--- Brief 1 ---
Transcribe the article about Imelda Cajipe-Endaya's 70th-birthday exhibit word for word, everything from "Just imagine the" down to "and Deutsche Bank.".
--- Brief 2 ---
Using the article about Imelda Cajipe-Endaya's 70th-birthday exhibit, answer these questions:
(a) At which venue will her 22nd solo exhibit open?
(b) How many children did she raise?
(c) Which museums abroad hold her works?
--- Brief 3 ---
Continue the article about Imelda Cajipe-Endaya's 70th-birthday exhibit, starting right after its last sentence.

::: Document excerpt

Cajipe-Endaya marks 70th birthday with exhibit—elegy to abused earth | Lifestyle.INQ

OCTOBER 27, 2022

“Caracol ng El Niño,” acrylic on sand and twig
“Caracol ng El Niño,” acrylic on sand and twig

On Sept. 14, two days short of her 70th birthday, Imelda Cajipe-Endaya will open her 22nd solo exhibit at Altro Mondo Creative Space in Makati, capping her five glorious decades as artist-par-excellence.

“This is 22nd lang pala,” says the youngish-looking artist. “Not too many for 48 years’ work.” To think that these words come from one who has had a string of awards not only in the Philippines but overseas as well.

Those years were nothing to scoff at, considering that while she pursued her muse all those years, she has also taken care of hearth and home, raising three children, and looked after her husband, grandchildren and a sick mother.

Just imagine the paintings she did that form part of the collections of great institutions such as Bangko Sentral ng Pilipinas, National Museum, Cultural Center of the Philippines, Metropolitan Museum of Manila, Ateneo de Manila University, On the Third Day Institute for Renewal, University of the Philippines Bulwagan ng Dangal and Deutsche Bank.

Abroad, her works are in the Singapore Art Museum, Fukuoka Asian Art Museum and Okinawa Art Museum.

There is, indeed, something in this woman who describes herself as “inseparably woman, citizen, Filipina, artist, wife, mother, grandmother, sister and friend.”

::::::
::: Source material

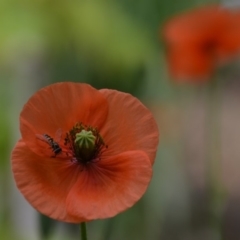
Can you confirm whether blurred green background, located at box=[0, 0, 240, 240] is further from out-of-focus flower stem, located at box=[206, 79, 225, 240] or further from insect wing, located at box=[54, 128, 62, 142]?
insect wing, located at box=[54, 128, 62, 142]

::::::

--- Answer 1 ---
Just imagine the paintings she did that form part of the collections of great institutions such as Bangko Sentral ng Pilipinas, National Museum, Cultural Center of the Philippines, Metropolitan Museum of Manila, Ateneo de Manila University, On the Third Day Institute for Renewal, University of the Philippines Bulwagan ng Dangal and Deutsche Bank.

--- Answer 2 ---
(a) Altro Mondo Creative Space in Makati
(b) Three
(c) The Singapore Art Museum, Fukuoka Asian Art Museum and Okinawa Art Museum

--- Answer 3 ---
Cajipe-Endaya says the exhibit “Caracol” is her meditation upon a slug. “Caracol” is Spanish for snail, but it is also a Filipino term for a devotional ritual dance-procession in a spiral trail.

“A big snail turned up after the first gentle rain on my edible garden which I started during a hopelessly dry spell,” she says. “Instantly, I was overjoyed seeing the slow-moving mollusk, as if announcing that the earth was now moist and fertile. It spelled hope!”

She describes the rhythmic, coiling patterns of the caracol procession, which brings her in and out of a spiritual vortex as she swipes impastos and tosses sand and twigs onto her canvas.

Cajipe-Endaya at work on “Ang Ulan Bukas,” acrylic on fabric and crochet

“The swirling whirlpool of the universe is captured in the delicate shell of the gentle, silent caracol. The energy is powerful, creative and hopefully transformative.”

Through the exhibit, she seeks “to instill hope and positive personal action amidst climate change that otherwise spells doom.”

Causes and phases

Cajipe-Endaya’s art is cause-oriented, a very personal choice. “I hide my person in my art,” she says. “Art is my humble activism to put a sense of justice for the poor and oppressed, and an urgency to act for change.”

Thus, the themes of her paintings are Filipino identity, Filipina and nation, woman in diaspora and globalization, as well as feminism and solidarity with humankind.

These themes have evolved in her artistic development, specifically in the technical phases that she went through, although not clear-cut but overlapping, from printmaking to oil painting, collage, installation, found objects and mixed media, acrylic painting, and multimedia.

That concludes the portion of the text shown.